As data and AI-driven organizations push the boundaries of innovation, platform engineering has emerged as a key enabler of speed, scale, and reliability. Whether you’re deploying microservices, data products, or advanced AI agents, the promise of self-service developer platforms is to make innovation repeatable and secure (see the last post for reference).

But speed without control is risky. The recent Docker security bulletin exposed a significant threat: thousands of unprotected MCP (Model Context Protocol) servers running in production across the internet. These insecure endpoints provide attackers with direct access to AI model internals,posing risks from model theft to poisoning attacks. But it’s not only the MCP servers that pose a threat. When OpenAI announced its ChatGPT Agents, Sam Altman said:

We have built a lot of safeguards and warnings into it, and broader mitigations than we’ve ever developed before from robust training to system safeguards to user controls, but we can’t anticipate everything. In the spirit of iterative deployment, we are going to warn users heavily and give users freedom to take actions carefully if they want to.

Well, to me that doesn’t sound like security-by-design was a primary principle when building this. My friend Steve Jones wrote about it, especially when digging into the subagents.
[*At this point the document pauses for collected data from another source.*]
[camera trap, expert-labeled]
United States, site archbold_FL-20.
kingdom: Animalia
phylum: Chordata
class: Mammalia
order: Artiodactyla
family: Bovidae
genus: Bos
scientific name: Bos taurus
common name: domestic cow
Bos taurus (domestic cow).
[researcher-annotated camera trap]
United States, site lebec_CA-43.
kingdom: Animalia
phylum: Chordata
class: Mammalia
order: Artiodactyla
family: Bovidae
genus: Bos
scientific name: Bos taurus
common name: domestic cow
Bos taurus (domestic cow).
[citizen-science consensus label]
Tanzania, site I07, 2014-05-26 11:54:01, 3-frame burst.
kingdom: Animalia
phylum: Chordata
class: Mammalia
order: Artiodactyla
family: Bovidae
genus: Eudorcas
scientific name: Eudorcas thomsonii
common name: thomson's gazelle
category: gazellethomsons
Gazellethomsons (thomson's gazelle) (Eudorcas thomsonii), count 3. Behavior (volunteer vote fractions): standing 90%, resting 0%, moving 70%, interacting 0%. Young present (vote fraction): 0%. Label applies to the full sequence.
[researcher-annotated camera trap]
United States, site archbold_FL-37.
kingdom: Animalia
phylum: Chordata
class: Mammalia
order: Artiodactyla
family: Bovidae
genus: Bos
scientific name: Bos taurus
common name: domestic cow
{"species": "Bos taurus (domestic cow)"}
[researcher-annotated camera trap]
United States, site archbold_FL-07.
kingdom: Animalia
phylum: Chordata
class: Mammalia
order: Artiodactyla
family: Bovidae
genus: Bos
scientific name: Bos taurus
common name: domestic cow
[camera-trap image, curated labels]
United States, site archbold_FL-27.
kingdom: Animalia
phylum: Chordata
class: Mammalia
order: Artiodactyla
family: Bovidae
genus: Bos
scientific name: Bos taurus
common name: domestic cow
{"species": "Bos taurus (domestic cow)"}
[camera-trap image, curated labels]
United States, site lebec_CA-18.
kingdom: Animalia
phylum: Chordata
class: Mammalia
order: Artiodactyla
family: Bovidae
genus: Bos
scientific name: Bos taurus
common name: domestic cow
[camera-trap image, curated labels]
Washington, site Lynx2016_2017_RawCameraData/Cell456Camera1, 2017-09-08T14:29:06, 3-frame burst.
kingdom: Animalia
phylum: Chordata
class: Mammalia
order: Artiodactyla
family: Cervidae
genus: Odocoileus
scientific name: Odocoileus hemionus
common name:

The problem with MCP: AI teams should think about security as a core principle

MCP (Model Context Protocol) servers sit at the heart of many AI and agentic systems. They manage model context switching, agent routing, fine-tuning deployments, and serve real-time inference APIs.

The problem? Many of these servers were:

  • Publicly accessible without authentication.
  • Lacking TLS or identity-aware access controls.
  • Hosting AI model metadata, prompts, logs, and routes - all unprotected.

In other words: there’s the potential that many AI applications were wide open to exploitation or could be used to launch attacks.

But what shall we do to still leverage MCP functionality while ensuring security and compliance? To mitigate these risks, it’s crucial to ensure that MCP servers are properly secured and integrated into a broader platform engineering strategy.

Backstage Templates: Scaffolding Secure AI Development

One of the most powerful tools in a platform engineer’s toolkit is Backstage, an open-source internal developer portal (IDP) framework to establish an IDP within an organization and support developers. One of the core features of Backstage is its software templates capability: customizable scaffolding mechanisms that allow teams to spin up new services, agents, pipelines, or data products with a single click - and crucially, with security and compliance built-in. You define a template with easy-to-follow flows and integrate a build-in and custom actions like Github integration.

Example: Scaffolding a Secure AI Agent with Backstage

Use case: A team wants to publish an AI agent to perform purchasing and contracting tasks using internal data and a fine-tuned LLM.

Using a Backstage software template, the team clicks “Create New Agent” in the internal developer portal. The template scaffolds:

  1. Code and Infrastructure Setup

    • Git repository with a standardized project structure
    • Predefined MCP configuration with access policy placeholders
    • Secure Dockerfile with non-root user and distroless base image
  2. Security by Default

    • Authentication via OIDC to control agent access
    • Automatic provisioning of secrets via Vault or Azure Key Vault
    • Network policy templates to restrict outgoing traffic
  3. DevSecOps Pipeline Integration

    • SBOM generation with tools like OWASP CycloneDX Generator (cdxgen)
    • Static security analysis and CVE scans in CI/CD
    • Auto-registration in a service catalog with ownership and compliance metadata
  4. Observability Hooks

    • Pre-integrated with Observability platforms like Prometheus/Grafana or Datadog
    • Standard logs and traces for all inference traffic and config changes
    • Alerting on failed authentication or unexpected model behavior

Why is this helping both developers and IT security & SRE experts? By embedding security and operations into the scaffolding, developers don’t have to worry about best practices - they’re simply there.

Platform Engineering Principles in Action

This approach reflects three core principles of platform engineering:

  1. Golden Paths: Developers follow a guided, standardized path that eliminates cognitive overhead and reduces room for misconfiguration.
  2. Security as a Service: Identity, secrets, policy, and monitoring are exposed as reusable platform primitives.
  3. Self-Service, Not Self-Made: Developers can focus on innovation, while the platform team ensures that every new AI agent or data product is born secure.

Key takeaways

  1. Templatize Trust Don’t trust developers to remember security, generate it by default. Use Backstage templates to enforce secure defaults for MCP, model APIs, and AI agents.
  2. Standardize Deployment Pipelines Platform teams should ship pre-approved CI/CD pipelines with SBOM scanning, dependency checks, and audit trail generation to ensure DevSecOps at scale.
  3. Secure the Entire AI Lifecycle Treat MCP endpoints, prompt stores, vector databases, and LLM routing as production-critical infrastructure. Secure and monitor them as you would any core service.